## WHAT THE EXERCISE ASKS
Please copy word for word the passage on Y-chromosome STR mutation rates, starting with "The rate of" and going on through "within a haplogroup.".

## GIVEN PASSAGE
On the evolutionary mutation rate at Y-chromosome STRs: comments on paper by Di Giacomo et al. (2004)

Appendix

Proof of line 3

The average number of repeats at STRs in the J-haplogroup, estimated from the data of the Appendix at the paper of Di Giacomo et al. (2004), is 15.21, whereas that in haplogroups C2 and H1 in populations with known history, viz., the Bulgarian Gypsy populations (without the Musicians) and the Maori, as used for the estimation of effective mutation rate by Zhivotovsky et al. (2004) is 14.88, with the difference of Δ=0.33 repeats. Now, let us estimate to what extent this difference can increase the effective mutation rate. The data available from the paper of Dupuy et al. (2004) do not provide details on the way in which STR-mutation rate grows as a function of repeat score. Moreover, the presence of mutational changes with more than one repeat (Forster et al. 1998; Kayser et al. 2000; Nebel et al. 2001; Dupuy et al. 2004) argues for the need of an effective mutation rate (the product of mutation rate itself by mutational variance), because it determines evolutionary rate at STRs under mutation and genetic drift and, in particular, is linearly related to the variance in repeat score and to genetic distances (Slatkin 1995; Zhivotovsky and Feldman 1995).

The rate of increase in the variance in repeat score with increase in allele size can be inferred from the recent study of Kayser et al. (2004). It follows from the regression lines in Fig. 5 of Kayser et al. (2004) that an average linear increase of one repeat leads to the increase of roughly 0.25 in the repeat variance between haplogroups. Since each haplogroup in the study of Kayser et al. (2004) was represented by one individual, this estimate actually includes both the between- and within-haplogroup variance. Since the approaches to dating in Semino et al. (2004), Di Giacomo et al. (2004), and Zhivotovsky et al. (2004) are based on within-haplogroup repeat variation, we need to know the value of the intra-class correlation coefficient to estimate the fraction of the 0.25 that corresponds to the increase in repeat variance within a haplogroup.

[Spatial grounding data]
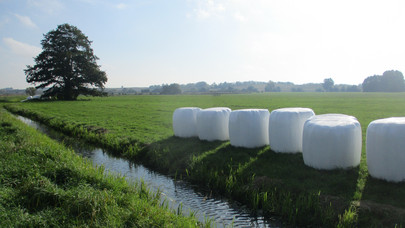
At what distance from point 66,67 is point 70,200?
6120 centimetres

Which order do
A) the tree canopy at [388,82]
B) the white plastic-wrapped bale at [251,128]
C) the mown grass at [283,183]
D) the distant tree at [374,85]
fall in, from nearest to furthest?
the mown grass at [283,183]
the white plastic-wrapped bale at [251,128]
the tree canopy at [388,82]
the distant tree at [374,85]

## YOUR SOLUTION
The rate of increase in the variance in repeat score with increase in allele size can be inferred from the recent study of Kayser et al. (2004). It follows from the regression lines in Fig. 5 of Kayser et al. (2004) that an average linear increase of one repeat leads to the increase of roughly 0.25 in the repeat variance between haplogroups. Since each haplogroup in the study of Kayser et al. (2004) was represented by one individual, this estimate actually includes both the between- and within-haplogroup variance. Since the approaches to dating in Semino et al. (2004), Di Giacomo et al. (2004), and Zhivotovsky et al. (2004) are based on within-haplogroup repeat variation, we need to know the value of the intra-class correlation coefficient to estimate the fraction of the 0.25 that corresponds to the increase in repeat variance within a haplogroup.